Materyaldeki satırların tamamını yeniden yaz, ama "woman in blue vest" ifadesini her geçtiği yerde "woman in denim vest" ile değiştir ve başka hiçbir şeye dokunma. Resimleri cevaba alma.

• • • • • • •

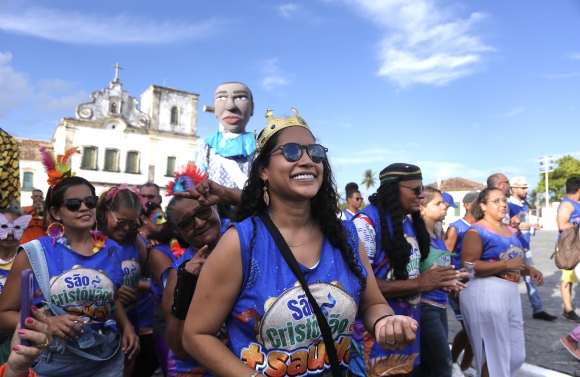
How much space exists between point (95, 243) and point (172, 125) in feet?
115

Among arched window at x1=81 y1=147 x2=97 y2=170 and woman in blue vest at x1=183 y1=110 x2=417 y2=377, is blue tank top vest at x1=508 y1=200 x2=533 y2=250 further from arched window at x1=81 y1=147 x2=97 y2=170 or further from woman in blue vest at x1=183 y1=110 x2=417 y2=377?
arched window at x1=81 y1=147 x2=97 y2=170

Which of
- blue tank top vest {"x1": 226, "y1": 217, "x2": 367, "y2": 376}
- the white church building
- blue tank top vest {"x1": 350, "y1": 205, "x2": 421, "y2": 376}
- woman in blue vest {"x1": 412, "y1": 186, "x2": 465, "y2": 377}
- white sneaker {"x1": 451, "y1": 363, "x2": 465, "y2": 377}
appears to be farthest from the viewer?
→ the white church building

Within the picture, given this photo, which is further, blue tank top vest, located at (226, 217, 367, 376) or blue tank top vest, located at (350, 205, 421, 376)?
blue tank top vest, located at (350, 205, 421, 376)

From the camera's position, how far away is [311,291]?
1.89 m

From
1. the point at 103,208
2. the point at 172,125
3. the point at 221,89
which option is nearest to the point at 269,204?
the point at 103,208

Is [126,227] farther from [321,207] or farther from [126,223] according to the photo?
[321,207]

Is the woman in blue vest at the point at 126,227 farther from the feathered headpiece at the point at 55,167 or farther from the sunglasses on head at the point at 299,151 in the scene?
the sunglasses on head at the point at 299,151

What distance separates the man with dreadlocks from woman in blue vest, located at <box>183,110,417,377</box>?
3.92 ft

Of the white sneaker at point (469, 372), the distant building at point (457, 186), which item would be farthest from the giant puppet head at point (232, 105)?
the distant building at point (457, 186)

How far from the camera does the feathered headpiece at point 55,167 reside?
324 cm

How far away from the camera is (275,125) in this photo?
7.03ft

• • • • • • •

#### Çözüm
How much space exists between point (95, 243) and point (172, 125) in feet?
115

Among arched window at x1=81 y1=147 x2=97 y2=170 and woman in denim vest at x1=183 y1=110 x2=417 y2=377, is blue tank top vest at x1=508 y1=200 x2=533 y2=250 further from arched window at x1=81 y1=147 x2=97 y2=170 or further from woman in denim vest at x1=183 y1=110 x2=417 y2=377?
arched window at x1=81 y1=147 x2=97 y2=170

Which of
- blue tank top vest {"x1": 226, "y1": 217, "x2": 367, "y2": 376}
- the white church building
- blue tank top vest {"x1": 350, "y1": 205, "x2": 421, "y2": 376}
- woman in denim vest {"x1": 412, "y1": 186, "x2": 465, "y2": 377}
- white sneaker {"x1": 451, "y1": 363, "x2": 465, "y2": 377}
appears to be farthest from the viewer?
→ the white church building

Within the picture, given this photo, which is further, blue tank top vest, located at (226, 217, 367, 376) or blue tank top vest, located at (350, 205, 421, 376)?
blue tank top vest, located at (350, 205, 421, 376)

From the camera's position, how far away is [311,291]?
1.89 m

From
1. the point at 103,208
2. the point at 172,125
3. the point at 221,89
which option is nearest to the point at 269,204?
the point at 103,208

Is [126,227] farther from [321,207] or farther from [126,223] according to the photo?
[321,207]

Is the woman in denim vest at the point at 126,227 farther from the feathered headpiece at the point at 55,167 or farther from the sunglasses on head at the point at 299,151 in the scene?
the sunglasses on head at the point at 299,151

What distance separates the man with dreadlocks from woman in denim vest, located at <box>183,110,417,377</box>?
3.92 ft

Of the white sneaker at point (469, 372), the distant building at point (457, 186), which item would be farthest from the giant puppet head at point (232, 105)?
the distant building at point (457, 186)

How far from the camera does the feathered headpiece at point 55,167 reside?
324 cm

How far away from the camera is (275,125) in this photo?
7.03ft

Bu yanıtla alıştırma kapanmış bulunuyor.